#### [DATA FOR THIS TASK]
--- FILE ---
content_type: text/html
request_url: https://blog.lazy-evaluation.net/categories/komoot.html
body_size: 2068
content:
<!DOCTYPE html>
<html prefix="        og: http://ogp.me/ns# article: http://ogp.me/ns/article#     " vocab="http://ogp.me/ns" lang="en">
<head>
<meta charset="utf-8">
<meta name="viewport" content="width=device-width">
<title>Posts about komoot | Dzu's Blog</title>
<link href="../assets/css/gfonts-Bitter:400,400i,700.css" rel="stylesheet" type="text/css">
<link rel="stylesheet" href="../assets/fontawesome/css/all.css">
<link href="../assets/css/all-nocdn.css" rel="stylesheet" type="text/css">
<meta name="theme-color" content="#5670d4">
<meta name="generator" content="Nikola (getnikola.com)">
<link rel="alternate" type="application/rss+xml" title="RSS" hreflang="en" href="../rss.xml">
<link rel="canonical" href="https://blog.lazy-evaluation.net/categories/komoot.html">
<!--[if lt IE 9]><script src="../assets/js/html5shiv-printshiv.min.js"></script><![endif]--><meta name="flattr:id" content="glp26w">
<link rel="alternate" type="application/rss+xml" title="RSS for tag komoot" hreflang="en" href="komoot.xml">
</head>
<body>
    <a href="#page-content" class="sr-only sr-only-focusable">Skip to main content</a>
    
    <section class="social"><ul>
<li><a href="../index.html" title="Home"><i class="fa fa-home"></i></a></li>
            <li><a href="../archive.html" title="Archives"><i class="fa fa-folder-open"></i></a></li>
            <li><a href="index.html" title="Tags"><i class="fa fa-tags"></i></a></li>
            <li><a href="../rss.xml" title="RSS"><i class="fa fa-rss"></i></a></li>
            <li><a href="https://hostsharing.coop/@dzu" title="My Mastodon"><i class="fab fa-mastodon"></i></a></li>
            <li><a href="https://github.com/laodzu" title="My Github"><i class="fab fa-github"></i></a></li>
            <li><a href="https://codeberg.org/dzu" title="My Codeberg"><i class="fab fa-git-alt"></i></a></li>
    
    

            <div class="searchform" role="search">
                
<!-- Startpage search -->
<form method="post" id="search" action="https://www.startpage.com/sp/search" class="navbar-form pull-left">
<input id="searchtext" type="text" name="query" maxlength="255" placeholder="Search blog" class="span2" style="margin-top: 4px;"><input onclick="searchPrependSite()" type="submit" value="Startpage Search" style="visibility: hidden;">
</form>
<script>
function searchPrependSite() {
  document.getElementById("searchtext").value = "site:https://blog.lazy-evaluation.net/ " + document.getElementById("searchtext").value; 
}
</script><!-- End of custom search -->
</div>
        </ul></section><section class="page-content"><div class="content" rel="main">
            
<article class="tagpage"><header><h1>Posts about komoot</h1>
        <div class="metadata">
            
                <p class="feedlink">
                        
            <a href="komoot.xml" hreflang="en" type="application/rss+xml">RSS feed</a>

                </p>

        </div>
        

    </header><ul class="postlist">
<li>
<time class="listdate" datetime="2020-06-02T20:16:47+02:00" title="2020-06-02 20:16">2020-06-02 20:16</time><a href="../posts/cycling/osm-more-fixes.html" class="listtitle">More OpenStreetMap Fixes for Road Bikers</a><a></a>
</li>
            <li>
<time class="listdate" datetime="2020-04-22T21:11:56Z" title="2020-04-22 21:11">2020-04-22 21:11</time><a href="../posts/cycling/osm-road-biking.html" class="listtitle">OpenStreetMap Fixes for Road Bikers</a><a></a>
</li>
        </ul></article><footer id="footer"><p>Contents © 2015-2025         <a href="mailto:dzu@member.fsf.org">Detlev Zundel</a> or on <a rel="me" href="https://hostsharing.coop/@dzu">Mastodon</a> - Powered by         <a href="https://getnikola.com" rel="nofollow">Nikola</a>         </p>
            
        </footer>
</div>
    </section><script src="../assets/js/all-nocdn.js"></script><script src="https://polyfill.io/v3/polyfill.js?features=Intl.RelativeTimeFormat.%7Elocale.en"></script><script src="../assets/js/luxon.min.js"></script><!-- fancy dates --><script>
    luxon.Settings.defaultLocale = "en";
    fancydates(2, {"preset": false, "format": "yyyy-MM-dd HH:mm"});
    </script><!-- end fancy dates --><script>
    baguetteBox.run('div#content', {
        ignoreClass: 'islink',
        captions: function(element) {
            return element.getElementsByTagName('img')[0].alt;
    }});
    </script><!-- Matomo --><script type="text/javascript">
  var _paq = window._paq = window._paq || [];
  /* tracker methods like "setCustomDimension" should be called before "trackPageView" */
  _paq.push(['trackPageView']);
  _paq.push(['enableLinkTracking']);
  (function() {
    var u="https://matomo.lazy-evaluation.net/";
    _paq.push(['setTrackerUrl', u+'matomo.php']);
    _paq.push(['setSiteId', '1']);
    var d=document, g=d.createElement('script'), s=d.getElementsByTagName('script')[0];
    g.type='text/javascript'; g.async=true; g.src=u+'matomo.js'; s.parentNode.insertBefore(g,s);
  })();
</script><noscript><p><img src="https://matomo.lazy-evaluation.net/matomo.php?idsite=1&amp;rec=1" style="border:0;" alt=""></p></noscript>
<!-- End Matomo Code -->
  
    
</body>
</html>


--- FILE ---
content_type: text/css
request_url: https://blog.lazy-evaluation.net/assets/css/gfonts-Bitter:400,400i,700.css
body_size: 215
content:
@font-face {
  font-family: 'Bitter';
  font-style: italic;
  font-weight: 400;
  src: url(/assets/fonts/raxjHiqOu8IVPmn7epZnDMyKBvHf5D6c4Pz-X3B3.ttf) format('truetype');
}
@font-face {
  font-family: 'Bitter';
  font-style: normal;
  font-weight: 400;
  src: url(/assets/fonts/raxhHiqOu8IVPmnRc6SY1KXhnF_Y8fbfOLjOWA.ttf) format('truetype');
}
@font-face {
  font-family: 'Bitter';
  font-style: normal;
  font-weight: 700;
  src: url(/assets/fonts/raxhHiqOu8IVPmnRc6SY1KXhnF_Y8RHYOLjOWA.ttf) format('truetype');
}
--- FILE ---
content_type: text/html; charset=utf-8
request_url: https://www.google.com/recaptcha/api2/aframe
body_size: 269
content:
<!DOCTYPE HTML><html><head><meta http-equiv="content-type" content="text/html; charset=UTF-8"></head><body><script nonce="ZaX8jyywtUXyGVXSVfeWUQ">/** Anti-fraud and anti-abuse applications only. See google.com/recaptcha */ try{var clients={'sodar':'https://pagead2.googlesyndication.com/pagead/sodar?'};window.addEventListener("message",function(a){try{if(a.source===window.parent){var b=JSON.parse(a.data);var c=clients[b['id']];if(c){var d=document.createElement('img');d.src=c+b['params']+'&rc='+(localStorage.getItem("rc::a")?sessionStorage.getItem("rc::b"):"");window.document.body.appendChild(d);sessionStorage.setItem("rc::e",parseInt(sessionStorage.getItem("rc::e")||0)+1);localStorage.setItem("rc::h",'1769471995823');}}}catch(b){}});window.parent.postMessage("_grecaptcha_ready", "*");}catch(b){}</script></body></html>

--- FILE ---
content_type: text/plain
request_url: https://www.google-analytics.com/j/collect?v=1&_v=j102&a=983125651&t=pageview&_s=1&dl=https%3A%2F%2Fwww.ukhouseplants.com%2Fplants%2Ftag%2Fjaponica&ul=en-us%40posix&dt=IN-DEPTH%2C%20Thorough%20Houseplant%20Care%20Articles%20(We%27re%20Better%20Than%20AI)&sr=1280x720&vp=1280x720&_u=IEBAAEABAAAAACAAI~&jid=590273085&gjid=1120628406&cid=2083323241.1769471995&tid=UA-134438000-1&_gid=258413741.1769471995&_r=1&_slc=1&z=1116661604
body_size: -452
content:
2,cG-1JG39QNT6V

#### [ACTIVITY]
Every line of the material needs to be returned exactly.

#### [TASK RESULT]
--- FILE ---
content_type: text/html
request_url: https://blog.lazy-evaluation.net/categories/komoot.html
body_size: 2068
content:
<!DOCTYPE html>
<html prefix="        og: http://ogp.me/ns# article: http://ogp.me/ns/article#     " vocab="http://ogp.me/ns" lang="en">
<head>
<meta charset="utf-8">
<meta name="viewport" content="width=device-width">
<title>Posts about komoot | Dzu's Blog</title>
<link href="../assets/css/gfonts-Bitter:400,400i,700.css" rel="stylesheet" type="text/css">
<link rel="stylesheet" href="../assets/fontawesome/css/all.css">
<link href="../assets/css/all-nocdn.css" rel="stylesheet" type="text/css">
<meta name="theme-color" content="#5670d4">
<meta name="generator" content="Nikola (getnikola.com)">
<link rel="alternate" type="application/rss+xml" title="RSS" hreflang="en" href="../rss.xml">
<link rel="canonical" href="https://blog.lazy-evaluation.net/categories/komoot.html">
<!--[if lt IE 9]><script src="../assets/js/html5shiv-printshiv.min.js"></script><![endif]--><meta name="flattr:id" content="glp26w">
<link rel="alternate" type="application/rss+xml" title="RSS for tag komoot" hreflang="en" href="komoot.xml">
</head>
<body>
    <a href="#page-content" class="sr-only sr-only-focusable">Skip to main content</a>
    
    <section class="social"><ul>
<li><a href="../index.html" title="Home"><i class="fa fa-home"></i></a></li>
            <li><a href="../archive.html" title="Archives"><i class="fa fa-folder-open"></i></a></li>
            <li><a href="index.html" title="Tags"><i class="fa fa-tags"></i></a></li>
            <li><a href="../rss.xml" title="RSS"><i class="fa fa-rss"></i></a></li>
            <li><a href="https://hostsharing.coop/@dzu" title="My Mastodon"><i class="fab fa-mastodon"></i></a></li>
            <li><a href="https://github.com/laodzu" title="My Github"><i class="fab fa-github"></i></a></li>
            <li><a href="https://codeberg.org/dzu" title="My Codeberg"><i class="fab fa-git-alt"></i></a></li>
    
    

            <div class="searchform" role="search">
                
<!-- Startpage search -->
<form method="post" id="search" action="https://www.startpage.com/sp/search" class="navbar-form pull-left">
<input id="searchtext" type="text" name="query" maxlength="255" placeholder="Search blog" class="span2" style="margin-top: 4px;"><input onclick="searchPrependSite()" type="submit" value="Startpage Search" style="visibility: hidden;">
</form>
<script>
function searchPrependSite() {
  document.getElementById("searchtext").value = "site:https://blog.lazy-evaluation.net/ " + document.getElementById("searchtext").value; 
}
</script><!-- End of custom search -->
</div>
        </ul></section><section class="page-content"><div class="content" rel="main">
            
<article class="tagpage"><header><h1>Posts about komoot</h1>
        <div class="metadata">
            
                <p class="feedlink">
                        
            <a href="komoot.xml" hreflang="en" type="application/rss+xml">RSS feed</a>

                </p>

        </div>
        

    </header><ul class="postlist">
<li>
<time class="listdate" datetime="2020-06-02T20:16:47+02:00" title="2020-06-02 20:16">2020-06-02 20:16</time><a href="../posts/cycling/osm-more-fixes.html" class="listtitle">More OpenStreetMap Fixes for Road Bikers</a><a></a>
</li>
            <li>
<time class="listdate" datetime="2020-04-22T21:11:56Z" title="2020-04-22 21:11">2020-04-22 21:11</time><a href="../posts/cycling/osm-road-biking.html" class="listtitle">OpenStreetMap Fixes for Road Bikers</a><a></a>
</li>
        </ul></article><footer id="footer"><p>Contents © 2015-2025         <a href="mailto:dzu@member.fsf.org">Detlev Zundel</a> or on <a rel="me" href="https://hostsharing.coop/@dzu">Mastodon</a> - Powered by         <a href="https://getnikola.com" rel="nofollow">Nikola</a>         </p>
            
        </footer>
</div>
    </section><script src="../assets/js/all-nocdn.js"></script><script src="https://polyfill.io/v3/polyfill.js?features=Intl.RelativeTimeFormat.%7Elocale.en"></script><script src="../assets/js/luxon.min.js"></script><!-- fancy dates --><script>
    luxon.Settings.defaultLocale = "en";
    fancydates(2, {"preset": false, "format": "yyyy-MM-dd HH:mm"});
    </script><!-- end fancy dates --><script>
    baguetteBox.run('div#content', {
        ignoreClass: 'islink',
        captions: function(element) {
            return element.getElementsByTagName('img')[0].alt;
    }});
    </script><!-- Matomo --><script type="text/javascript">
  var _paq = window._paq = window._paq || [];
  /* tracker methods like "setCustomDimension" should be called before "trackPageView" */
  _paq.push(['trackPageView']);
  _paq.push(['enableLinkTracking']);
  (function() {
    var u="https://matomo.lazy-evaluation.net/";
    _paq.push(['setTrackerUrl', u+'matomo.php']);
    _paq.push(['setSiteId', '1']);
    var d=document, g=d.createElement('script'), s=d.getElementsByTagName('script')[0];
    g.type='text/javascript'; g.async=true; g.src=u+'matomo.js'; s.parentNode.insertBefore(g,s);
  })();
</script><noscript><p><img src="https://matomo.lazy-evaluation.net/matomo.php?idsite=1&amp;rec=1" style="border:0;" alt=""></p></noscript>
<!-- End Matomo Code -->
  
    
</body>
</html>


--- FILE ---
content_type: text/css
request_url: https://blog.lazy-evaluation.net/assets/css/gfonts-Bitter:400,400i,700.css
body_size: 215
content:
@font-face {
  font-family: 'Bitter';
  font-style: italic;
  font-weight: 400;
  src: url(/assets/fonts/raxjHiqOu8IVPmn7epZnDMyKBvHf5D6c4Pz-X3B3.ttf) format('truetype');
}
@font-face {
  font-family: 'Bitter';
  font-style: normal;
  font-weight: 400;
  src: url(/assets/fonts/raxhHiqOu8IVPmnRc6SY1KXhnF_Y8fbfOLjOWA.ttf) format('truetype');
}
@font-face {
  font-family: 'Bitter';
  font-style: normal;
  font-weight: 700;
  src: url(/assets/fonts/raxhHiqOu8IVPmnRc6SY1KXhnF_Y8RHYOLjOWA.ttf) format('truetype');
}
--- FILE ---
content_type: text/html; charset=utf-8
request_url: https://www.google.com/recaptcha/api2/aframe
body_size: 269
content:
<!DOCTYPE HTML><html><head><meta http-equiv="content-type" content="text/html; charset=UTF-8"></head><body><script nonce="ZaX8jyywtUXyGVXSVfeWUQ">/** Anti-fraud and anti-abuse applications only. See google.com/recaptcha */ try{var clients={'sodar':'https://pagead2.googlesyndication.com/pagead/sodar?'};window.addEventListener("message",function(a){try{if(a.source===window.parent){var b=JSON.parse(a.data);var c=clients[b['id']];if(c){var d=document.createElement('img');d.src=c+b['params']+'&rc='+(localStorage.getItem("rc::a")?sessionStorage.getItem("rc::b"):"");window.document.body.appendChild(d);sessionStorage.setItem("rc::e",parseInt(sessionStorage.getItem("rc::e")||0)+1);localStorage.setItem("rc::h",'1769471995823');}}}catch(b){}});window.parent.postMessage("_grecaptcha_ready", "*");}catch(b){}</script></body></html>

--- FILE ---
content_type: text/plain
request_url: https://www.google-analytics.com/j/collect?v=1&_v=j102&a=983125651&t=pageview&_s=1&dl=https%3A%2F%2Fwww.ukhouseplants.com%2Fplants%2Ftag%2Fjaponica&ul=en-us%40posix&dt=IN-DEPTH%2C%20Thorough%20Houseplant%20Care%20Articles%20(We%27re%20Better%20Than%20AI)&sr=1280x720&vp=1280x720&_u=IEBAAEABAAAAACAAI~&jid=590273085&gjid=1120628406&cid=2083323241.1769471995&tid=UA-134438000-1&_gid=258413741.1769471995&_r=1&_slc=1&z=1116661604
body_size: -452
content:
2,cG-1JG39QNT6V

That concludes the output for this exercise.